__Task goal__
Can you print every record below exactly as written?

__Raw data__
#####

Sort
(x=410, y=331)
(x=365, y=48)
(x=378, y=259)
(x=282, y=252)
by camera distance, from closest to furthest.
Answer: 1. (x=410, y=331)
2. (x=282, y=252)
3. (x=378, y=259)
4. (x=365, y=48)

#####

__Result for this task__
Sort
(x=410, y=331)
(x=365, y=48)
(x=378, y=259)
(x=282, y=252)
by camera distance, from closest to furthest.
Answer: 1. (x=410, y=331)
2. (x=282, y=252)
3. (x=378, y=259)
4. (x=365, y=48)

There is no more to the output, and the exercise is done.